#### PROMPT A:
In the Bank of America article, what new entity did Bank of America suggest creating?
#### PROMPT B:
Translate this sentence from the Bank of America article into Spanish: "The proposal warns that up to $739 billion in mortgages are at “moderate to high risk” of defaulting over the next five years and that millions of families could lose their homes."

#### PAGE TEXT:
--------------------
Bank of America Secretly Asking Congress for a Banking Industry Bailout; $739 Billion Worth of Toxic Waste Subprime Loans Threaten Entire System

February 24th, 2008

Via: New York Times:

Over the last two decades, few industries have lobbied more ferociously or effectively than banks to get the government out of its business and to obtain freer rein for “financial innovation.”

But as losses from bad mortgages and mortgage-backed securities climb past $200 billion, talk among banking executives for an epic government rescue plan is suddenly coming into fashion.

A confidential proposal that Bank of America circulated to members of Congress this month provides a stunning glimpse of how quickly the industry has reversed its laissez-faire disdain for second-guessing by the government — now that it is in trouble.

The proposal warns that up to $739 billion in mortgages are at “moderate to high risk” of defaulting over the next five years and that millions of families could lose their homes.

To prevent that, Bank of America suggested creating a Federal Homeowner Preservation Corporation that would buy up billions of dollars in troubled mortgages at a deep discount, forgive debt above the current market value of the homes and use federal loan guarantees to refinance the borrowers at lower rates.

“We believe that any intervention by the federal government will be acceptable only if it is not perceived as a bailout of the bond market,” the financial institution noted.
--------------------
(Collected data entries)
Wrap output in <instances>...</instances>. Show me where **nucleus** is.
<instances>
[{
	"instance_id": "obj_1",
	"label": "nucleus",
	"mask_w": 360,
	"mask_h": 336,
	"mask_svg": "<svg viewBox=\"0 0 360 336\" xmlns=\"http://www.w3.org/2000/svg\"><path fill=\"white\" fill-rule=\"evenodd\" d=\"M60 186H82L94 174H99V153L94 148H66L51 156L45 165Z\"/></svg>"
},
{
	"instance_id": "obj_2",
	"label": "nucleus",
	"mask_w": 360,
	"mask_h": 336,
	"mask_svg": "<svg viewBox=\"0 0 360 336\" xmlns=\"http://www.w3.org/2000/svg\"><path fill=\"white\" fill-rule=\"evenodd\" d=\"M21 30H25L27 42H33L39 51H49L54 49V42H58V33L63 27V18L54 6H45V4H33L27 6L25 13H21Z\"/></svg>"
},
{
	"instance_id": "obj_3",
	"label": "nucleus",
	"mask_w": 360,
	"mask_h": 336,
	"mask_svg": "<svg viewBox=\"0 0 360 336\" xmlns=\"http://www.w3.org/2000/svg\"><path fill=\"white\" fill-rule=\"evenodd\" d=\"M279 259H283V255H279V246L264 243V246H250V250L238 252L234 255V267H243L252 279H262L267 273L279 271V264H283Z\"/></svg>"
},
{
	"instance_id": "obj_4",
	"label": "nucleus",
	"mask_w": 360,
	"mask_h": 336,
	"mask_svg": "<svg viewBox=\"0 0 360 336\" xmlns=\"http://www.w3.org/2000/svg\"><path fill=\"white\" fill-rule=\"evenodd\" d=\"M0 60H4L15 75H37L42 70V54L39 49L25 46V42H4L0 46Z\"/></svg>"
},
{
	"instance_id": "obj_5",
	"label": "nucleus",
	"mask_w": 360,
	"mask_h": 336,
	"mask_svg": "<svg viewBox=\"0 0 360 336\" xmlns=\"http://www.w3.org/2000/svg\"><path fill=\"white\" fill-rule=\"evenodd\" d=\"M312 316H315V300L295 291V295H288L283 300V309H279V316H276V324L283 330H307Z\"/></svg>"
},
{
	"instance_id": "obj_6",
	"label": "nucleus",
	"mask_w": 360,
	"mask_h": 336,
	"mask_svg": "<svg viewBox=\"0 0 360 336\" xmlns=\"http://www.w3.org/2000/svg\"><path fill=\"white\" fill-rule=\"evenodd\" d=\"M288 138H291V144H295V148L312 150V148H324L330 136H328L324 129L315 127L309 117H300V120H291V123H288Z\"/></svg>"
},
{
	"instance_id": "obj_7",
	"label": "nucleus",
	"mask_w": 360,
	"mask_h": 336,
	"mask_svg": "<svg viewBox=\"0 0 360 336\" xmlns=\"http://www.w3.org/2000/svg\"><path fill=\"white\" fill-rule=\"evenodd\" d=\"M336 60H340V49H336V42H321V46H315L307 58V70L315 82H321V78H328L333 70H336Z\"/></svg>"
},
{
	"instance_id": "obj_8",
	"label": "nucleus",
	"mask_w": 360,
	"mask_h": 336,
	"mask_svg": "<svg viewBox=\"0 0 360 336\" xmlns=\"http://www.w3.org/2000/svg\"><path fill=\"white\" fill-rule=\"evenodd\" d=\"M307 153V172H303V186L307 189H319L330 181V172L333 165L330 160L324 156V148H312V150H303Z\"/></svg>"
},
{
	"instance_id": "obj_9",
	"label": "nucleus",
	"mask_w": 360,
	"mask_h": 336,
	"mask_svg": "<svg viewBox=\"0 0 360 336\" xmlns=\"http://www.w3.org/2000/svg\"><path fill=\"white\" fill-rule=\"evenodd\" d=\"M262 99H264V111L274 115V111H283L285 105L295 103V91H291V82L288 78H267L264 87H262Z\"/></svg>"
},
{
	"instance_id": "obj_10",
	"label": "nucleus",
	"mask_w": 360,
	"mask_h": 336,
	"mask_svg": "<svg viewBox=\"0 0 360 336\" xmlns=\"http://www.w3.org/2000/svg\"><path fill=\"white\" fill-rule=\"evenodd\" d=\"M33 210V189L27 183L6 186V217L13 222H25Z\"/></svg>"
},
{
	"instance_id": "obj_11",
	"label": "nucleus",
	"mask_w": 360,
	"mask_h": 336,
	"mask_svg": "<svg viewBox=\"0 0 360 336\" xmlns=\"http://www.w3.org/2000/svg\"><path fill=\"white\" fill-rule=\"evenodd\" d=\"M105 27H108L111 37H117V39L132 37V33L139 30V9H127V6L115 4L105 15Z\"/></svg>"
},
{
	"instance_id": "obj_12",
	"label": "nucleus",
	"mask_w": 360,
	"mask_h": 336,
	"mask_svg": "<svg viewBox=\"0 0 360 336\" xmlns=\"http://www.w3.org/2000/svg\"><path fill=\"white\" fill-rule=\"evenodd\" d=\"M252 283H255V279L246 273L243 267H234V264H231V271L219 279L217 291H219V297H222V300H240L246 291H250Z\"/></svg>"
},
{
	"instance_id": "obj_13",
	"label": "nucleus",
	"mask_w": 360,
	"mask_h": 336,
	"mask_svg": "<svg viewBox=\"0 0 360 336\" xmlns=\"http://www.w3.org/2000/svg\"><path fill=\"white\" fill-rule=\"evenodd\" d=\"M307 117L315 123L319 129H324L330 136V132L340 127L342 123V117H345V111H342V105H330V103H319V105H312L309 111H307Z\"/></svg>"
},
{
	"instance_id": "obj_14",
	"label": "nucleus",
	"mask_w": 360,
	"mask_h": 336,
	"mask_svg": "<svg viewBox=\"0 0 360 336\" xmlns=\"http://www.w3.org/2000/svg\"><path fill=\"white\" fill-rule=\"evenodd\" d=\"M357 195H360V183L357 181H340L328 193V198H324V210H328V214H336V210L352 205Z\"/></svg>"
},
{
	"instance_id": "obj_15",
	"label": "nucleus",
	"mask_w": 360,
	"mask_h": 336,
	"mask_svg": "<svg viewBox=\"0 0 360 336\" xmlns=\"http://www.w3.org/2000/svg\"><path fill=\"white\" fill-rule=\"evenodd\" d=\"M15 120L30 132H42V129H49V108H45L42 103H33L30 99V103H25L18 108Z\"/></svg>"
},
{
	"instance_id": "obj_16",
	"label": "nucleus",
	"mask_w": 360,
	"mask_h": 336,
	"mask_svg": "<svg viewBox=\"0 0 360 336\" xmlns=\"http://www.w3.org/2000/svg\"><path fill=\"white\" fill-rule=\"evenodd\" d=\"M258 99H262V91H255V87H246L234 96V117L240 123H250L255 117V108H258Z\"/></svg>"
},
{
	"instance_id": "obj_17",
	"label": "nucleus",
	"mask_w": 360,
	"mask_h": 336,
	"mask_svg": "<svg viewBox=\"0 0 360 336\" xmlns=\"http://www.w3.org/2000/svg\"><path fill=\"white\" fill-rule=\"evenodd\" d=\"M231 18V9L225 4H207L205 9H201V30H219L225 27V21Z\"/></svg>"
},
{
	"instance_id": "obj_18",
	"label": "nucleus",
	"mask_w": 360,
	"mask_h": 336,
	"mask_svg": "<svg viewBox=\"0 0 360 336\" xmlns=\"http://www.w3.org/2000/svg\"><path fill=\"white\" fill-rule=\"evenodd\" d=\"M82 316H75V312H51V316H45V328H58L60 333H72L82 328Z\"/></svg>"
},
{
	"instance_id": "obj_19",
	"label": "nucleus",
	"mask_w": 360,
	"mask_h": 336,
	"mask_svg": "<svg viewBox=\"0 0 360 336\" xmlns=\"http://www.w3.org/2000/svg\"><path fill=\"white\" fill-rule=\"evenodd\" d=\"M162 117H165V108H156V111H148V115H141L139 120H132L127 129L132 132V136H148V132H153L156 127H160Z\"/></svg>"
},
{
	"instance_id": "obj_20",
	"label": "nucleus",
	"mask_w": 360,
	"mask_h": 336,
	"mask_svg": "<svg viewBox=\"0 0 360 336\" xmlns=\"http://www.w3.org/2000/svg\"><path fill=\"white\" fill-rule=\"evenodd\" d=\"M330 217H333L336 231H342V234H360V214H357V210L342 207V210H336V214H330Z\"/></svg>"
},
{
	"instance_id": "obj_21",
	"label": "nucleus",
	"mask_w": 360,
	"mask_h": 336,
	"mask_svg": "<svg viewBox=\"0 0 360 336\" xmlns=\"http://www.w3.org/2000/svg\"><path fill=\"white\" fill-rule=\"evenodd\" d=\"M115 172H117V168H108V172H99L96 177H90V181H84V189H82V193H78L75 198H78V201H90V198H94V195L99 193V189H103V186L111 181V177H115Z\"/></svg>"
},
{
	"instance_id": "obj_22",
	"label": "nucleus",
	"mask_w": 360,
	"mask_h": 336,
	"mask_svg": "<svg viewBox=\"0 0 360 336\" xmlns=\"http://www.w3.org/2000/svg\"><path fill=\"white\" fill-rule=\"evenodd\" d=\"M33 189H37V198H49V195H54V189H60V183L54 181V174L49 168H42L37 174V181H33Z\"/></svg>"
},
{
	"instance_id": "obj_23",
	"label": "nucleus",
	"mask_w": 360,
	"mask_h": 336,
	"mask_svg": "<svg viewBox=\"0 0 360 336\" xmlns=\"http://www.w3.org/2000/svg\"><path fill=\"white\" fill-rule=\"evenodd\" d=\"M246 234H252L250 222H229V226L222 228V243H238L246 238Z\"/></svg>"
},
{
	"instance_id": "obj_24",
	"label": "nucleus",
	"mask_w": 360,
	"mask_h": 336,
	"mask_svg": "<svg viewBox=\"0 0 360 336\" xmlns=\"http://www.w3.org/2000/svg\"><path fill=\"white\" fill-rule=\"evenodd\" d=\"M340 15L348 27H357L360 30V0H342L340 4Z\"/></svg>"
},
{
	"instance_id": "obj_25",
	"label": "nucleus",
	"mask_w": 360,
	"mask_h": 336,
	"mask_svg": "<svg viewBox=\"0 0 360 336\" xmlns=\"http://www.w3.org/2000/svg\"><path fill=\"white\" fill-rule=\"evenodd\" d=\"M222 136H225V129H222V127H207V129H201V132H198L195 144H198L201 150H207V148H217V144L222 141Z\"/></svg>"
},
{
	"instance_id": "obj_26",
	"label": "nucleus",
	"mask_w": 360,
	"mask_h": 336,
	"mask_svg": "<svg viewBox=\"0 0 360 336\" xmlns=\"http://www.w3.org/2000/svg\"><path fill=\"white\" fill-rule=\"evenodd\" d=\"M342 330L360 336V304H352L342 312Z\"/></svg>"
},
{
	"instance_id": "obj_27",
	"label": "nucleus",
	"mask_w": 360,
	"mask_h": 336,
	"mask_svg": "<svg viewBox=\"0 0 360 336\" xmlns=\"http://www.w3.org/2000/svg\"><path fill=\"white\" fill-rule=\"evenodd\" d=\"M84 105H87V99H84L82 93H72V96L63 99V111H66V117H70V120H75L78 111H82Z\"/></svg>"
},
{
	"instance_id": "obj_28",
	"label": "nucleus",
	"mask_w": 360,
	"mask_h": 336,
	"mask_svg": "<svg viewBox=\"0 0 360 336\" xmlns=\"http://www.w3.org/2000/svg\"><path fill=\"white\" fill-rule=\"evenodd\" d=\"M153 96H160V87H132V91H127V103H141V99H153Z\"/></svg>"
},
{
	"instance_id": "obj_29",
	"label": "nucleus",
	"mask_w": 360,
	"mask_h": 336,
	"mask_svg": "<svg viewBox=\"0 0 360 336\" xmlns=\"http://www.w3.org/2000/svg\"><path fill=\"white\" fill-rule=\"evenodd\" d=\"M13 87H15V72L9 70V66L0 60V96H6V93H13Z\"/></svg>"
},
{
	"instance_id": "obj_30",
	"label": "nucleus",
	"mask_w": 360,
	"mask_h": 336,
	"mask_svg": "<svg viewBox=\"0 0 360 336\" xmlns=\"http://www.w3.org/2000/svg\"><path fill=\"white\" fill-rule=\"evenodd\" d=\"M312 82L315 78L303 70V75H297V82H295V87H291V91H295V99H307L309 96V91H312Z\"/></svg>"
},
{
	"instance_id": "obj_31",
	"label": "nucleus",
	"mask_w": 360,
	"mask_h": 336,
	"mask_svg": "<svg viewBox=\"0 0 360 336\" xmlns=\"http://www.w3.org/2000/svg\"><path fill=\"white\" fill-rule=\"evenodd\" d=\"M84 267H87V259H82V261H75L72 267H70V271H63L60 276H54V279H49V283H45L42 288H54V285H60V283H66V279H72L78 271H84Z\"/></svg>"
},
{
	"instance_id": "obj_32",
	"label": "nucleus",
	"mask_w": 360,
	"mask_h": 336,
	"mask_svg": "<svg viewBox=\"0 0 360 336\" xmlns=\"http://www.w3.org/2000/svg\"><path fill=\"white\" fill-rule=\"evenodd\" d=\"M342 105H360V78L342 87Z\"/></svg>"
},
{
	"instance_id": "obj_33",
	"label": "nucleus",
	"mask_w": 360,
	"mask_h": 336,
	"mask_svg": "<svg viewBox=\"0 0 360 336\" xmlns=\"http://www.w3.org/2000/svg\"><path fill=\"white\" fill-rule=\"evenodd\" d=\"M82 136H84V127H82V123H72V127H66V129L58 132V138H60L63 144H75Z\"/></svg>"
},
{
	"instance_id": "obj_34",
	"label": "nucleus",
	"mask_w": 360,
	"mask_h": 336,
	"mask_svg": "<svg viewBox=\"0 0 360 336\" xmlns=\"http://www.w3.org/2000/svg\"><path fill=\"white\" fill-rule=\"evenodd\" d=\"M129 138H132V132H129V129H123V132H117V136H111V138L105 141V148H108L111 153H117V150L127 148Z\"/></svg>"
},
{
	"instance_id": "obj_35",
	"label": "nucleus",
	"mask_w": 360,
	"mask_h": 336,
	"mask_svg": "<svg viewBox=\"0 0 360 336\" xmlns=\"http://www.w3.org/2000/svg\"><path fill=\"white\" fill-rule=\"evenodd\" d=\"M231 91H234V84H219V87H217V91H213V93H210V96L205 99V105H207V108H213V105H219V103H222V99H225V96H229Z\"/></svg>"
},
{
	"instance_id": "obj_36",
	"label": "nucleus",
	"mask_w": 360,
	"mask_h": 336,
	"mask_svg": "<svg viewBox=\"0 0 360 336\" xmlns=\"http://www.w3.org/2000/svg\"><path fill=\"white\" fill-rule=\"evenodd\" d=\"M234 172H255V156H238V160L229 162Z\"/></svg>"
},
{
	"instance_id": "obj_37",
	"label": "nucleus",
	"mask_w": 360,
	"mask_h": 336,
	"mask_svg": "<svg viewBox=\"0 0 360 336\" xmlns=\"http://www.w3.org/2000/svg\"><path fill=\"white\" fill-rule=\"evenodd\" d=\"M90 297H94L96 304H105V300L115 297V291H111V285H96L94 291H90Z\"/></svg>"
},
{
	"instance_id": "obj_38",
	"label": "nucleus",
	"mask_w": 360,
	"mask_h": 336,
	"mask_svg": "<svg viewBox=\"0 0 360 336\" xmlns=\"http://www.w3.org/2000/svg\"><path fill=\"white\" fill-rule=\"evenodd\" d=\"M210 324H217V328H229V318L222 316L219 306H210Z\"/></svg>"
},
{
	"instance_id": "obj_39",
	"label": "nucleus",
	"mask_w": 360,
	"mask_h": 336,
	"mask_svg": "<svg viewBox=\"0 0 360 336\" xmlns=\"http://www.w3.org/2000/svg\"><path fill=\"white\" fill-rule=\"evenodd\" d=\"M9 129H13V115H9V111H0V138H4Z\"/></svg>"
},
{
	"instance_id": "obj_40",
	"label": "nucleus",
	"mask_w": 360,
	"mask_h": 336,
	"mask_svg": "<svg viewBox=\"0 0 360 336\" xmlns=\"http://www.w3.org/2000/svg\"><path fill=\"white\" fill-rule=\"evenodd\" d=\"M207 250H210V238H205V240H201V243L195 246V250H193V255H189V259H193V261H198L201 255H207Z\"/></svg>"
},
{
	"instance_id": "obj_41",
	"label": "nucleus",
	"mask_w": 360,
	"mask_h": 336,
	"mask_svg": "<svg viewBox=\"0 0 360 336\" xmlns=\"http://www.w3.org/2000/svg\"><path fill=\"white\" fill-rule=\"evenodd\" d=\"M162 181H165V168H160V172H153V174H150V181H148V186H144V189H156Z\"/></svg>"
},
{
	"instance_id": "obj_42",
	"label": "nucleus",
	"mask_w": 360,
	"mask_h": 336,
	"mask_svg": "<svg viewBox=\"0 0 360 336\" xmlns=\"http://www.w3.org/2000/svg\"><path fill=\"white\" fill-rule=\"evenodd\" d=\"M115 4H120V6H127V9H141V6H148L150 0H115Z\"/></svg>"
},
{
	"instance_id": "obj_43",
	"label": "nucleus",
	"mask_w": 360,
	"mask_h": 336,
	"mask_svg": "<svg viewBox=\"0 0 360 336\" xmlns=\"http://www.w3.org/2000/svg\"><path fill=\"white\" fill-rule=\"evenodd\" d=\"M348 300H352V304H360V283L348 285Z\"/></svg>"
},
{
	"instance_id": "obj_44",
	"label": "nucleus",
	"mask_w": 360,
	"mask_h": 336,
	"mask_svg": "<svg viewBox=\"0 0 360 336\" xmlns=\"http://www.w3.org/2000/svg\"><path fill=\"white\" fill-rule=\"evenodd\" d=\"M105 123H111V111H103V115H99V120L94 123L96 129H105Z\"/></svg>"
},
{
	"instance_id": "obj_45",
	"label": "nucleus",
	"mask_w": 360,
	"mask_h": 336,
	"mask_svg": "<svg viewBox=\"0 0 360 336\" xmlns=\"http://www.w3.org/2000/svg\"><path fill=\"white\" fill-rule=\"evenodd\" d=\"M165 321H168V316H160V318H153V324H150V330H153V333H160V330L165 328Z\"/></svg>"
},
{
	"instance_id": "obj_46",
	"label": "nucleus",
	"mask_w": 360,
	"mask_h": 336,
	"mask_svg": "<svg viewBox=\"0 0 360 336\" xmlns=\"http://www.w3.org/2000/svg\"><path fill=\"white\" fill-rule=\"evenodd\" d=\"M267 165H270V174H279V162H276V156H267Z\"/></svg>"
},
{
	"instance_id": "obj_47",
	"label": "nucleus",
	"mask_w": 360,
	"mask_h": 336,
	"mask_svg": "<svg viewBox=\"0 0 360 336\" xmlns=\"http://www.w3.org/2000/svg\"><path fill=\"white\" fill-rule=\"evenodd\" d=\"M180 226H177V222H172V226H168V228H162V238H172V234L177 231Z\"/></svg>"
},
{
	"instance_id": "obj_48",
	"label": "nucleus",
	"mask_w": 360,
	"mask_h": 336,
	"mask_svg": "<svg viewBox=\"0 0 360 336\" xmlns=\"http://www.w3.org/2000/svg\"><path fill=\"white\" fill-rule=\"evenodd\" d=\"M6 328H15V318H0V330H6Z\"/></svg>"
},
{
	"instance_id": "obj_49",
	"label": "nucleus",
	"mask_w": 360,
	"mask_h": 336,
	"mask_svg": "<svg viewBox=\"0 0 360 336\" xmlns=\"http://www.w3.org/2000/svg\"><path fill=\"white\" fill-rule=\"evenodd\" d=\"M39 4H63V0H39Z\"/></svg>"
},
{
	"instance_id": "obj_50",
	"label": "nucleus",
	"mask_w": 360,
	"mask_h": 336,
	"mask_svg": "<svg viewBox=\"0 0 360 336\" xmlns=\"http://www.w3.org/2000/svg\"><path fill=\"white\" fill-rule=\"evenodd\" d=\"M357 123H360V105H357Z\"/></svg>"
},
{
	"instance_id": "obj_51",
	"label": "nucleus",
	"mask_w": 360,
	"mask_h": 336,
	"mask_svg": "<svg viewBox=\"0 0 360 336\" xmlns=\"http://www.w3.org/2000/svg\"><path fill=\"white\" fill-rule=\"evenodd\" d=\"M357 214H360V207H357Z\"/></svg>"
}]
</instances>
--------------------
#### EXERCISE RESPONSE A:
A Federal Homeowner Preservation Corporation.

#### EXERCISE RESPONSE B:
La propuesta advierte que hasta 739.000 millones de dólares en hipotecas corren un «riesgo moderado a alto» de impago en los próximos cinco años y que millones de familias podrían perder sus hogares.